In this case, plaintiffs, the parents of the decedent,1 claimed that the decedent’s employer was liable in tort for the negligent infliction upon plaintiffs of emotional distress, caused when plaintiffs were present at their son’s workplace at the time of his death. The circuit court denied defendant’s motion for summary disposition. The Court of Appeals granted leave to appeal and affirmed the denial of summary disposition on the claim of negligent infliction of emotional distress.2 We reverse in part the judgment of the Court of Appeals and remand this case to the Macomb Circuit Court for entry of summary disposition in favor of the defendant on the claim of negligent infliction of emotional distress. Plaintiffs’ cause of action is barred by the exclusive *23remedy provision of the Worker’s Disability Compensation Act (wdca), MCL 418.131.
I
The sixteen-year-old decedent was hired by defendant Ashland Oil, Inc.,3 through the Chippewa Valley Schools’ work study plan. After securing a work permit, decedent began working for defendant at defendant’s “Instant Oil Change” service facility. On June 2, 1995, a customer brought in a five-gallon bucket that was filled with a liquid believed by a coemployee of decedent to be waste oil. Following procedures outlined by the defendant, the bucket was emptied into a “catch basin.” Toward the end of normal business hours, there was a problem with draining the catch basin. The coemployee set about to check the level of the waste oil in the catch basin. He purportedly did this by using a disposable lighter, which caused an explosion.4 In the ensuing fire, decedent was killed. Decedent’s parents learned of the explosion and fire almost immediately and went to the service center. While at the service center, plaintiffs were told of their son’s death.

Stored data

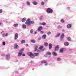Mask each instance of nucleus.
Here are the masks:
<instances>
[{
  "instance_id": "a19ab883",
  "label": "nucleus",
  "mask_w": 76,
  "mask_h": 76,
  "mask_svg": "<svg viewBox=\"0 0 76 76\" xmlns=\"http://www.w3.org/2000/svg\"><path fill=\"white\" fill-rule=\"evenodd\" d=\"M41 4L42 5H44V2H42L41 3Z\"/></svg>"
},
{
  "instance_id": "4468645a",
  "label": "nucleus",
  "mask_w": 76,
  "mask_h": 76,
  "mask_svg": "<svg viewBox=\"0 0 76 76\" xmlns=\"http://www.w3.org/2000/svg\"><path fill=\"white\" fill-rule=\"evenodd\" d=\"M43 48L44 46H41L39 48V50H44V49H42V48Z\"/></svg>"
},
{
  "instance_id": "f704fd0d",
  "label": "nucleus",
  "mask_w": 76,
  "mask_h": 76,
  "mask_svg": "<svg viewBox=\"0 0 76 76\" xmlns=\"http://www.w3.org/2000/svg\"><path fill=\"white\" fill-rule=\"evenodd\" d=\"M61 28V26H58L57 27V28H58V29H59V28Z\"/></svg>"
},
{
  "instance_id": "6ab92c4d",
  "label": "nucleus",
  "mask_w": 76,
  "mask_h": 76,
  "mask_svg": "<svg viewBox=\"0 0 76 76\" xmlns=\"http://www.w3.org/2000/svg\"><path fill=\"white\" fill-rule=\"evenodd\" d=\"M51 53L50 52H48L46 54V55H45V56H48V55H51Z\"/></svg>"
},
{
  "instance_id": "9b49d317",
  "label": "nucleus",
  "mask_w": 76,
  "mask_h": 76,
  "mask_svg": "<svg viewBox=\"0 0 76 76\" xmlns=\"http://www.w3.org/2000/svg\"><path fill=\"white\" fill-rule=\"evenodd\" d=\"M15 39H16L18 38V33H16L15 36Z\"/></svg>"
},
{
  "instance_id": "8fccbe9b",
  "label": "nucleus",
  "mask_w": 76,
  "mask_h": 76,
  "mask_svg": "<svg viewBox=\"0 0 76 76\" xmlns=\"http://www.w3.org/2000/svg\"><path fill=\"white\" fill-rule=\"evenodd\" d=\"M44 1H47V0H44Z\"/></svg>"
},
{
  "instance_id": "473e14b6",
  "label": "nucleus",
  "mask_w": 76,
  "mask_h": 76,
  "mask_svg": "<svg viewBox=\"0 0 76 76\" xmlns=\"http://www.w3.org/2000/svg\"><path fill=\"white\" fill-rule=\"evenodd\" d=\"M61 22L62 23H64V20L63 19H61Z\"/></svg>"
},
{
  "instance_id": "b1692460",
  "label": "nucleus",
  "mask_w": 76,
  "mask_h": 76,
  "mask_svg": "<svg viewBox=\"0 0 76 76\" xmlns=\"http://www.w3.org/2000/svg\"><path fill=\"white\" fill-rule=\"evenodd\" d=\"M24 50V49H21L20 50L19 52H20V53H23V51Z\"/></svg>"
},
{
  "instance_id": "412c9836",
  "label": "nucleus",
  "mask_w": 76,
  "mask_h": 76,
  "mask_svg": "<svg viewBox=\"0 0 76 76\" xmlns=\"http://www.w3.org/2000/svg\"><path fill=\"white\" fill-rule=\"evenodd\" d=\"M26 18H23V19H22V21L23 22H24L26 21Z\"/></svg>"
},
{
  "instance_id": "4be33fe9",
  "label": "nucleus",
  "mask_w": 76,
  "mask_h": 76,
  "mask_svg": "<svg viewBox=\"0 0 76 76\" xmlns=\"http://www.w3.org/2000/svg\"><path fill=\"white\" fill-rule=\"evenodd\" d=\"M49 49H51V48H52V45L50 43L49 45Z\"/></svg>"
},
{
  "instance_id": "c9c22d12",
  "label": "nucleus",
  "mask_w": 76,
  "mask_h": 76,
  "mask_svg": "<svg viewBox=\"0 0 76 76\" xmlns=\"http://www.w3.org/2000/svg\"><path fill=\"white\" fill-rule=\"evenodd\" d=\"M60 35V33H58V34L56 35V37H58Z\"/></svg>"
},
{
  "instance_id": "393cba45",
  "label": "nucleus",
  "mask_w": 76,
  "mask_h": 76,
  "mask_svg": "<svg viewBox=\"0 0 76 76\" xmlns=\"http://www.w3.org/2000/svg\"><path fill=\"white\" fill-rule=\"evenodd\" d=\"M13 26L14 27H16V28L18 27V24H15L13 25Z\"/></svg>"
},
{
  "instance_id": "c85d7f7f",
  "label": "nucleus",
  "mask_w": 76,
  "mask_h": 76,
  "mask_svg": "<svg viewBox=\"0 0 76 76\" xmlns=\"http://www.w3.org/2000/svg\"><path fill=\"white\" fill-rule=\"evenodd\" d=\"M34 56H38L39 55V54L38 53H34Z\"/></svg>"
},
{
  "instance_id": "9d476101",
  "label": "nucleus",
  "mask_w": 76,
  "mask_h": 76,
  "mask_svg": "<svg viewBox=\"0 0 76 76\" xmlns=\"http://www.w3.org/2000/svg\"><path fill=\"white\" fill-rule=\"evenodd\" d=\"M6 58L7 60H8L9 59H10V55H7L6 56Z\"/></svg>"
},
{
  "instance_id": "2f4dec72",
  "label": "nucleus",
  "mask_w": 76,
  "mask_h": 76,
  "mask_svg": "<svg viewBox=\"0 0 76 76\" xmlns=\"http://www.w3.org/2000/svg\"><path fill=\"white\" fill-rule=\"evenodd\" d=\"M31 42L32 43H35V41L34 40H31Z\"/></svg>"
},
{
  "instance_id": "de8ad7c7",
  "label": "nucleus",
  "mask_w": 76,
  "mask_h": 76,
  "mask_svg": "<svg viewBox=\"0 0 76 76\" xmlns=\"http://www.w3.org/2000/svg\"><path fill=\"white\" fill-rule=\"evenodd\" d=\"M37 31H35L34 34H37Z\"/></svg>"
},
{
  "instance_id": "20e7f679",
  "label": "nucleus",
  "mask_w": 76,
  "mask_h": 76,
  "mask_svg": "<svg viewBox=\"0 0 76 76\" xmlns=\"http://www.w3.org/2000/svg\"><path fill=\"white\" fill-rule=\"evenodd\" d=\"M1 34L2 36V37H7L8 35V33L4 34V31H2L1 32Z\"/></svg>"
},
{
  "instance_id": "423d86ee",
  "label": "nucleus",
  "mask_w": 76,
  "mask_h": 76,
  "mask_svg": "<svg viewBox=\"0 0 76 76\" xmlns=\"http://www.w3.org/2000/svg\"><path fill=\"white\" fill-rule=\"evenodd\" d=\"M14 48L16 49H18V48H19V46L16 44L14 45Z\"/></svg>"
},
{
  "instance_id": "7ed1b4c3",
  "label": "nucleus",
  "mask_w": 76,
  "mask_h": 76,
  "mask_svg": "<svg viewBox=\"0 0 76 76\" xmlns=\"http://www.w3.org/2000/svg\"><path fill=\"white\" fill-rule=\"evenodd\" d=\"M46 12L48 13H52L53 12V10L51 8H49L47 9Z\"/></svg>"
},
{
  "instance_id": "79ce46f5",
  "label": "nucleus",
  "mask_w": 76,
  "mask_h": 76,
  "mask_svg": "<svg viewBox=\"0 0 76 76\" xmlns=\"http://www.w3.org/2000/svg\"><path fill=\"white\" fill-rule=\"evenodd\" d=\"M27 4L28 5H30V2H27Z\"/></svg>"
},
{
  "instance_id": "bb28decb",
  "label": "nucleus",
  "mask_w": 76,
  "mask_h": 76,
  "mask_svg": "<svg viewBox=\"0 0 76 76\" xmlns=\"http://www.w3.org/2000/svg\"><path fill=\"white\" fill-rule=\"evenodd\" d=\"M53 55L54 56H57V53H56L53 52L52 53Z\"/></svg>"
},
{
  "instance_id": "f03ea898",
  "label": "nucleus",
  "mask_w": 76,
  "mask_h": 76,
  "mask_svg": "<svg viewBox=\"0 0 76 76\" xmlns=\"http://www.w3.org/2000/svg\"><path fill=\"white\" fill-rule=\"evenodd\" d=\"M27 55L29 56H30L31 58H33L35 57V56L34 55V54L31 52H29L27 53Z\"/></svg>"
},
{
  "instance_id": "2eb2a0df",
  "label": "nucleus",
  "mask_w": 76,
  "mask_h": 76,
  "mask_svg": "<svg viewBox=\"0 0 76 76\" xmlns=\"http://www.w3.org/2000/svg\"><path fill=\"white\" fill-rule=\"evenodd\" d=\"M47 37V36L45 34H44L42 36V39H45Z\"/></svg>"
},
{
  "instance_id": "39448f33",
  "label": "nucleus",
  "mask_w": 76,
  "mask_h": 76,
  "mask_svg": "<svg viewBox=\"0 0 76 76\" xmlns=\"http://www.w3.org/2000/svg\"><path fill=\"white\" fill-rule=\"evenodd\" d=\"M41 63H42L43 64L44 63H45V66H47L48 65V63H47V62L46 61H41Z\"/></svg>"
},
{
  "instance_id": "cd10ccee",
  "label": "nucleus",
  "mask_w": 76,
  "mask_h": 76,
  "mask_svg": "<svg viewBox=\"0 0 76 76\" xmlns=\"http://www.w3.org/2000/svg\"><path fill=\"white\" fill-rule=\"evenodd\" d=\"M44 45L45 47H47V46H48V43H47V42H45L44 44Z\"/></svg>"
},
{
  "instance_id": "f3484780",
  "label": "nucleus",
  "mask_w": 76,
  "mask_h": 76,
  "mask_svg": "<svg viewBox=\"0 0 76 76\" xmlns=\"http://www.w3.org/2000/svg\"><path fill=\"white\" fill-rule=\"evenodd\" d=\"M38 47L37 45H35L34 46V49L35 50V51H37V50L38 49Z\"/></svg>"
},
{
  "instance_id": "ddd939ff",
  "label": "nucleus",
  "mask_w": 76,
  "mask_h": 76,
  "mask_svg": "<svg viewBox=\"0 0 76 76\" xmlns=\"http://www.w3.org/2000/svg\"><path fill=\"white\" fill-rule=\"evenodd\" d=\"M22 52H19L18 53V56L19 57H20V56H22Z\"/></svg>"
},
{
  "instance_id": "a211bd4d",
  "label": "nucleus",
  "mask_w": 76,
  "mask_h": 76,
  "mask_svg": "<svg viewBox=\"0 0 76 76\" xmlns=\"http://www.w3.org/2000/svg\"><path fill=\"white\" fill-rule=\"evenodd\" d=\"M40 25H46V23L45 22H43V23H40Z\"/></svg>"
},
{
  "instance_id": "49530a36",
  "label": "nucleus",
  "mask_w": 76,
  "mask_h": 76,
  "mask_svg": "<svg viewBox=\"0 0 76 76\" xmlns=\"http://www.w3.org/2000/svg\"><path fill=\"white\" fill-rule=\"evenodd\" d=\"M40 33H41V34H43V33H44V31H40Z\"/></svg>"
},
{
  "instance_id": "7c9ffc66",
  "label": "nucleus",
  "mask_w": 76,
  "mask_h": 76,
  "mask_svg": "<svg viewBox=\"0 0 76 76\" xmlns=\"http://www.w3.org/2000/svg\"><path fill=\"white\" fill-rule=\"evenodd\" d=\"M23 28H26V25H24L23 26Z\"/></svg>"
},
{
  "instance_id": "a878e982",
  "label": "nucleus",
  "mask_w": 76,
  "mask_h": 76,
  "mask_svg": "<svg viewBox=\"0 0 76 76\" xmlns=\"http://www.w3.org/2000/svg\"><path fill=\"white\" fill-rule=\"evenodd\" d=\"M21 43L22 44H24V43H25V41L24 40H22L21 41Z\"/></svg>"
},
{
  "instance_id": "ea45409f",
  "label": "nucleus",
  "mask_w": 76,
  "mask_h": 76,
  "mask_svg": "<svg viewBox=\"0 0 76 76\" xmlns=\"http://www.w3.org/2000/svg\"><path fill=\"white\" fill-rule=\"evenodd\" d=\"M3 45H6V42H3Z\"/></svg>"
},
{
  "instance_id": "f8f14e48",
  "label": "nucleus",
  "mask_w": 76,
  "mask_h": 76,
  "mask_svg": "<svg viewBox=\"0 0 76 76\" xmlns=\"http://www.w3.org/2000/svg\"><path fill=\"white\" fill-rule=\"evenodd\" d=\"M44 51V49H42V50H38V49H37V51H37V53H39V52H41V51Z\"/></svg>"
},
{
  "instance_id": "f257e3e1",
  "label": "nucleus",
  "mask_w": 76,
  "mask_h": 76,
  "mask_svg": "<svg viewBox=\"0 0 76 76\" xmlns=\"http://www.w3.org/2000/svg\"><path fill=\"white\" fill-rule=\"evenodd\" d=\"M25 23L28 26H31V24L34 23V21H31V20L29 18H28Z\"/></svg>"
},
{
  "instance_id": "dca6fc26",
  "label": "nucleus",
  "mask_w": 76,
  "mask_h": 76,
  "mask_svg": "<svg viewBox=\"0 0 76 76\" xmlns=\"http://www.w3.org/2000/svg\"><path fill=\"white\" fill-rule=\"evenodd\" d=\"M64 45L65 46H68V45H69V43L68 42H65L64 43Z\"/></svg>"
},
{
  "instance_id": "58836bf2",
  "label": "nucleus",
  "mask_w": 76,
  "mask_h": 76,
  "mask_svg": "<svg viewBox=\"0 0 76 76\" xmlns=\"http://www.w3.org/2000/svg\"><path fill=\"white\" fill-rule=\"evenodd\" d=\"M57 61H60L61 60V58H58L57 59Z\"/></svg>"
},
{
  "instance_id": "aec40b11",
  "label": "nucleus",
  "mask_w": 76,
  "mask_h": 76,
  "mask_svg": "<svg viewBox=\"0 0 76 76\" xmlns=\"http://www.w3.org/2000/svg\"><path fill=\"white\" fill-rule=\"evenodd\" d=\"M32 3L34 5H37L38 4V3L35 1H33Z\"/></svg>"
},
{
  "instance_id": "0eeeda50",
  "label": "nucleus",
  "mask_w": 76,
  "mask_h": 76,
  "mask_svg": "<svg viewBox=\"0 0 76 76\" xmlns=\"http://www.w3.org/2000/svg\"><path fill=\"white\" fill-rule=\"evenodd\" d=\"M59 48V46L58 45L56 46L55 48V51H58Z\"/></svg>"
},
{
  "instance_id": "4c0bfd02",
  "label": "nucleus",
  "mask_w": 76,
  "mask_h": 76,
  "mask_svg": "<svg viewBox=\"0 0 76 76\" xmlns=\"http://www.w3.org/2000/svg\"><path fill=\"white\" fill-rule=\"evenodd\" d=\"M51 34V32L50 31H49L48 33L47 34L49 35H50Z\"/></svg>"
},
{
  "instance_id": "3c124183",
  "label": "nucleus",
  "mask_w": 76,
  "mask_h": 76,
  "mask_svg": "<svg viewBox=\"0 0 76 76\" xmlns=\"http://www.w3.org/2000/svg\"><path fill=\"white\" fill-rule=\"evenodd\" d=\"M1 23H0V25H1Z\"/></svg>"
},
{
  "instance_id": "1a4fd4ad",
  "label": "nucleus",
  "mask_w": 76,
  "mask_h": 76,
  "mask_svg": "<svg viewBox=\"0 0 76 76\" xmlns=\"http://www.w3.org/2000/svg\"><path fill=\"white\" fill-rule=\"evenodd\" d=\"M66 27L68 29H70V28H71V27H72V24H70L67 25Z\"/></svg>"
},
{
  "instance_id": "72a5a7b5",
  "label": "nucleus",
  "mask_w": 76,
  "mask_h": 76,
  "mask_svg": "<svg viewBox=\"0 0 76 76\" xmlns=\"http://www.w3.org/2000/svg\"><path fill=\"white\" fill-rule=\"evenodd\" d=\"M67 39L68 41H71V38L69 37H68Z\"/></svg>"
},
{
  "instance_id": "a18cd8bd",
  "label": "nucleus",
  "mask_w": 76,
  "mask_h": 76,
  "mask_svg": "<svg viewBox=\"0 0 76 76\" xmlns=\"http://www.w3.org/2000/svg\"><path fill=\"white\" fill-rule=\"evenodd\" d=\"M2 13V10H0V13Z\"/></svg>"
},
{
  "instance_id": "c756f323",
  "label": "nucleus",
  "mask_w": 76,
  "mask_h": 76,
  "mask_svg": "<svg viewBox=\"0 0 76 76\" xmlns=\"http://www.w3.org/2000/svg\"><path fill=\"white\" fill-rule=\"evenodd\" d=\"M60 52L61 53H63V48L61 49L60 50Z\"/></svg>"
},
{
  "instance_id": "09e8293b",
  "label": "nucleus",
  "mask_w": 76,
  "mask_h": 76,
  "mask_svg": "<svg viewBox=\"0 0 76 76\" xmlns=\"http://www.w3.org/2000/svg\"><path fill=\"white\" fill-rule=\"evenodd\" d=\"M28 46V44H26V47H27V46Z\"/></svg>"
},
{
  "instance_id": "5701e85b",
  "label": "nucleus",
  "mask_w": 76,
  "mask_h": 76,
  "mask_svg": "<svg viewBox=\"0 0 76 76\" xmlns=\"http://www.w3.org/2000/svg\"><path fill=\"white\" fill-rule=\"evenodd\" d=\"M64 37V34L63 33L61 35V38H63Z\"/></svg>"
},
{
  "instance_id": "37998d69",
  "label": "nucleus",
  "mask_w": 76,
  "mask_h": 76,
  "mask_svg": "<svg viewBox=\"0 0 76 76\" xmlns=\"http://www.w3.org/2000/svg\"><path fill=\"white\" fill-rule=\"evenodd\" d=\"M42 18H43V17L42 16H41V17H40V20H42Z\"/></svg>"
},
{
  "instance_id": "c03bdc74",
  "label": "nucleus",
  "mask_w": 76,
  "mask_h": 76,
  "mask_svg": "<svg viewBox=\"0 0 76 76\" xmlns=\"http://www.w3.org/2000/svg\"><path fill=\"white\" fill-rule=\"evenodd\" d=\"M22 56L23 57H25V53H23V54H22Z\"/></svg>"
},
{
  "instance_id": "6e6552de",
  "label": "nucleus",
  "mask_w": 76,
  "mask_h": 76,
  "mask_svg": "<svg viewBox=\"0 0 76 76\" xmlns=\"http://www.w3.org/2000/svg\"><path fill=\"white\" fill-rule=\"evenodd\" d=\"M42 29V27L41 26L38 27L37 30L38 31H41Z\"/></svg>"
},
{
  "instance_id": "603ef678",
  "label": "nucleus",
  "mask_w": 76,
  "mask_h": 76,
  "mask_svg": "<svg viewBox=\"0 0 76 76\" xmlns=\"http://www.w3.org/2000/svg\"><path fill=\"white\" fill-rule=\"evenodd\" d=\"M47 27L48 28L49 26H47Z\"/></svg>"
},
{
  "instance_id": "e433bc0d",
  "label": "nucleus",
  "mask_w": 76,
  "mask_h": 76,
  "mask_svg": "<svg viewBox=\"0 0 76 76\" xmlns=\"http://www.w3.org/2000/svg\"><path fill=\"white\" fill-rule=\"evenodd\" d=\"M33 31H34V30H33V29H31L30 30V33L31 34H32L33 33Z\"/></svg>"
}]
</instances>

_YOUR GOAL:_
Please write out the court opinion above word for word, everything from "In this case, plaintiffs, the" down to "(wdca), MCL 418.131.".

_WRITTEN REPLY:_
In this case, plaintiffs, the parents of the decedent,1 claimed that the decedent’s employer was liable in tort for the negligent infliction upon plaintiffs of emotional distress, caused when plaintiffs were present at their son’s workplace at the time of his death. The circuit court denied defendant’s motion for summary disposition. The Court of Appeals granted leave to appeal and affirmed the denial of summary disposition on the claim of negligent infliction of emotional distress.2 We reverse in part the judgment of the Court of Appeals and remand this case to the Macomb Circuit Court for entry of summary disposition in favor of the defendant on the claim of negligent infliction of emotional distress. Plaintiffs’ cause of action is barred by the exclusive *23remedy provision of the Worker’s Disability Compensation Act (wdca), MCL 418.131.